--- PROBLEM TO SOLVE ---
Copy exactly the stretch of data below from the line with "做字 实用字体设计 艺术设计 钱浩 新华正版" through the line with "微信截图_20260714100240.png", including both of those lines.

--- DATA FOR REVIEW ---

● ● ● ● ●

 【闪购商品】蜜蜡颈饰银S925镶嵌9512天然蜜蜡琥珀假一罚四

● ● ● ● ●

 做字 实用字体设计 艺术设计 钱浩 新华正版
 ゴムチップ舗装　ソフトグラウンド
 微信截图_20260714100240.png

● ● ● ● ●

--- RESULT OF THE EXERCISE ---
 做字 实用字体设计 艺术设计 钱浩 新华正版
 ゴムチップ舗装　ソフトグラウンド
 微信截图_20260714100240.png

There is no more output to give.